My answer to @lisyarus's question in the comments to his answer prompted me to come up with a better solution than the one I gave there. This deals with the fact already stated by @lisyarus: a no-op deleter unique_ptr
is of a different type than a unique_ptr
with a delete
deleter.
I'm posting this as a separate answer because it may be relevant to others (besides, this wouldn't fit in a single comment).
Context: For unit testing, the FakeIt mocking framework manages the lifetime of mock objects, so when an object pointed to via unique_ptr needs to be mocked, we need a unique_ptr with a no-op deleter.
// As in @lisyarus's answer...
struct nop
{
template <typename T>
void operator() (T const &) const noexcept { }
};
// NOTE: We have no use for a pointer that doesn't delete unless we're mocking, so
// the types below are named to indicate that.

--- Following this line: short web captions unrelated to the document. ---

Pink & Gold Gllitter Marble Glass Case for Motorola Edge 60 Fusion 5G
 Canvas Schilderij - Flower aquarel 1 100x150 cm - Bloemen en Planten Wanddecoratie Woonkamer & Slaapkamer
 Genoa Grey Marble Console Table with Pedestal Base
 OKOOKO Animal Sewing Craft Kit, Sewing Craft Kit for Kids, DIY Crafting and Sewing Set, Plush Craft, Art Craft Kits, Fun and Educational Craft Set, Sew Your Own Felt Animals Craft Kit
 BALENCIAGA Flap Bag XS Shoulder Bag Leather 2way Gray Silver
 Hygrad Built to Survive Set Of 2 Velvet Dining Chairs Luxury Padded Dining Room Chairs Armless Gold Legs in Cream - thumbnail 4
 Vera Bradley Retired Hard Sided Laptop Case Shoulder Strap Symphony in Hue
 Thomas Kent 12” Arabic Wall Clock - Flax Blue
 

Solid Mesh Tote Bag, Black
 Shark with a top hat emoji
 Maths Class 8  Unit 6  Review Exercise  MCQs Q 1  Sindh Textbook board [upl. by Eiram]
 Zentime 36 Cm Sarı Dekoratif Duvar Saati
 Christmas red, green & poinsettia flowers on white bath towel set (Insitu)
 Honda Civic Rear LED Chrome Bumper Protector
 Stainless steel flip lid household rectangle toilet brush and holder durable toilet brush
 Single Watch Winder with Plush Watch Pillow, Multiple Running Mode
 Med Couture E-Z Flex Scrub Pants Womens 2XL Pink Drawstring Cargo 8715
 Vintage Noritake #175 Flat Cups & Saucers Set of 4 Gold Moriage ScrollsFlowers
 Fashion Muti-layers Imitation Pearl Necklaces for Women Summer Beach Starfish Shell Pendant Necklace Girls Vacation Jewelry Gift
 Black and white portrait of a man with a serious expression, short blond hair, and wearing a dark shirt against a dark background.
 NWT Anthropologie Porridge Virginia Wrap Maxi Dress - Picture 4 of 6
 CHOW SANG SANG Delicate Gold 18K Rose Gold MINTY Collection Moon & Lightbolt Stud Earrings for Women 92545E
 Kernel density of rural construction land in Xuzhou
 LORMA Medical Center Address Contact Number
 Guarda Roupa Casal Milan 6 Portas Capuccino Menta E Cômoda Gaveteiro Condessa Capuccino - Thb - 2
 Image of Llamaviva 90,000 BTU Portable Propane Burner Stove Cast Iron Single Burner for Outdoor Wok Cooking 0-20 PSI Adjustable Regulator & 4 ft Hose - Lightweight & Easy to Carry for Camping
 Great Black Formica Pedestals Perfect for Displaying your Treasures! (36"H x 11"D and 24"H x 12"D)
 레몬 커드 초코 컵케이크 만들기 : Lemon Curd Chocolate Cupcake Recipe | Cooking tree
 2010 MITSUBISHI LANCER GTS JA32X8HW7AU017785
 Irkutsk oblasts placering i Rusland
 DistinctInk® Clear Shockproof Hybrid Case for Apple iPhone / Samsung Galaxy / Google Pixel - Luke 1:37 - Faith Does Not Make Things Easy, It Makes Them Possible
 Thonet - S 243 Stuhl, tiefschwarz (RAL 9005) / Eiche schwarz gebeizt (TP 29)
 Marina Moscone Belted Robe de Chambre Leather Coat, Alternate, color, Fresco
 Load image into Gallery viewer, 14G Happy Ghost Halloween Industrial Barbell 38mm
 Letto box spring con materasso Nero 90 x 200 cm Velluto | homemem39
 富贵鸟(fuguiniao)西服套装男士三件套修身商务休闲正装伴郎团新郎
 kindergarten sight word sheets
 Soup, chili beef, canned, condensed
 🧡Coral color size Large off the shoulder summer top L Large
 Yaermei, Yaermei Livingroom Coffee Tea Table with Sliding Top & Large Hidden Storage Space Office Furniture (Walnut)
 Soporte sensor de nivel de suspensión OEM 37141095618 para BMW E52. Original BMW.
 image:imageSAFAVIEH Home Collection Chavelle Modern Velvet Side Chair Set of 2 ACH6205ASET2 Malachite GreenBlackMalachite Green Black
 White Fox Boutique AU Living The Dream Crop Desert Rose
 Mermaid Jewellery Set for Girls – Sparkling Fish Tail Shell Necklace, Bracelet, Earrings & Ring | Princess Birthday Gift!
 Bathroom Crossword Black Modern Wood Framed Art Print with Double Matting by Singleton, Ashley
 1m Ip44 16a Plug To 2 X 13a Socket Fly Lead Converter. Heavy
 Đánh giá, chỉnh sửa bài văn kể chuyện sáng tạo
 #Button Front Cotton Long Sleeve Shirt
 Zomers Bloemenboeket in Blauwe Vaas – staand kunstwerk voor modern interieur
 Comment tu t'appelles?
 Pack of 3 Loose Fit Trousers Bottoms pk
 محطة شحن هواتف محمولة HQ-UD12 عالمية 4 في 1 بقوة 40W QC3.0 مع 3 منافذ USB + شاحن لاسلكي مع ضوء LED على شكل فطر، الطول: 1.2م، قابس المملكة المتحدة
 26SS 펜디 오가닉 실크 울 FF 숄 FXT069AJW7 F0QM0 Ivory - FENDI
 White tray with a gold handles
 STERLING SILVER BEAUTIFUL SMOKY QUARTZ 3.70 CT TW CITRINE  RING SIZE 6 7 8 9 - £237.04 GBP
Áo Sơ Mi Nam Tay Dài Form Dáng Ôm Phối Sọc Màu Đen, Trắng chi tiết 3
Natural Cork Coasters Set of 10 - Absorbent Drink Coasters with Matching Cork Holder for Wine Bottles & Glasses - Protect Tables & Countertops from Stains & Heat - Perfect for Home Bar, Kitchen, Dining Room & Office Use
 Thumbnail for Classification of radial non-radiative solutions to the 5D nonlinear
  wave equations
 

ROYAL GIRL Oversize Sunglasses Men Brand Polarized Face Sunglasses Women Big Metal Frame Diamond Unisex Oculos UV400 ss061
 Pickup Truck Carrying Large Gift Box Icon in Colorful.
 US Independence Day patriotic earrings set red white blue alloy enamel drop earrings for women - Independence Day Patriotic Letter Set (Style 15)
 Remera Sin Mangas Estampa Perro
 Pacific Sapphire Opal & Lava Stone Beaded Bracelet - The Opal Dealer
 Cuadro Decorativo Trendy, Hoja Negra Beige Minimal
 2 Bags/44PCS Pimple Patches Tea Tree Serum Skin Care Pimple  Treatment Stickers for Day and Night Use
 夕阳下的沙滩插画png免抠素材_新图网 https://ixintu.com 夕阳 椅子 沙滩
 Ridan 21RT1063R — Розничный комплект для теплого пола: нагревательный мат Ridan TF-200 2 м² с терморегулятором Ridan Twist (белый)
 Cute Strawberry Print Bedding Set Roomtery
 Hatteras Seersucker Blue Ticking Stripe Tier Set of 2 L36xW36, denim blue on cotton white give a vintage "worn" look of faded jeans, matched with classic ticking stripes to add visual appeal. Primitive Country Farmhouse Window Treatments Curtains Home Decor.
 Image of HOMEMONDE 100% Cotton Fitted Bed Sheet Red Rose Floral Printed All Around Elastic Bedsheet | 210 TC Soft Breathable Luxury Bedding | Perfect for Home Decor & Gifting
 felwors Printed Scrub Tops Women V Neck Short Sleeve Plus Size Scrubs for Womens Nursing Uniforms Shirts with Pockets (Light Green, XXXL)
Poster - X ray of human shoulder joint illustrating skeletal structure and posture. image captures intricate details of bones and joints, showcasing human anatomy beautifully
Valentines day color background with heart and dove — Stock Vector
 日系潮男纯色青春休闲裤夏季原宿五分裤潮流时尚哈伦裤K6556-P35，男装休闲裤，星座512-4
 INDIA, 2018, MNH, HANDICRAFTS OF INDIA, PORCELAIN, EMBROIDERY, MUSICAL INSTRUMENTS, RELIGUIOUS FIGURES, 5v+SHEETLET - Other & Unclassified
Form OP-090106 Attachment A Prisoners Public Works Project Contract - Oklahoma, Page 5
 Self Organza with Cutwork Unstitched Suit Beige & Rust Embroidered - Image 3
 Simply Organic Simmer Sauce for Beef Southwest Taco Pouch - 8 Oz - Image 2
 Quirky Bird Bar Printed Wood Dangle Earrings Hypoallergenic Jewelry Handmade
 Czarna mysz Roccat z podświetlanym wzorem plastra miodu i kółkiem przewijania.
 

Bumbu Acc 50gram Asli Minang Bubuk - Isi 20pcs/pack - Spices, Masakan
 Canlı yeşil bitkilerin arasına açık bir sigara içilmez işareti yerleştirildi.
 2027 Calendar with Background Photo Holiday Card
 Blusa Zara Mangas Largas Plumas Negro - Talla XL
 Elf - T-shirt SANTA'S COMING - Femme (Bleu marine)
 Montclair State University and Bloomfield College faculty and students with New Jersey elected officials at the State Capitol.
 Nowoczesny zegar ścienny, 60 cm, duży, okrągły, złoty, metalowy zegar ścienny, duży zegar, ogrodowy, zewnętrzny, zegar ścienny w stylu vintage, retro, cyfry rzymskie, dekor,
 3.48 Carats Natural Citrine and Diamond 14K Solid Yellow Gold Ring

#ifndef WE_ARE_BUILDING_UNIT_TESTS
// Production build - we want a unique_ptr that deletes.
template <typename T>
using mockable_unique_ptr = std::unique_ptr<T>;
#else
// Unit test build - we want unique_ptr that doesn't delete.
template <typename T>
using mockable_unique_ptr = std::unique_ptr<T, nop>;
#endif
Now, mockable_unique_ptr will switch types automatically based on the build type, meaning you don't have to sprinkle #ifdefs all over your code. Of course, there will be certain locations that you'll need to #ifdef/#else and use slightly different code for unit test builds (likely at the site of pointer initialization, but if your mock is also created there, you'd need to do that anyway). The rest of the code gets to remain the same, though, as the unique_ptr's interface doesn't change.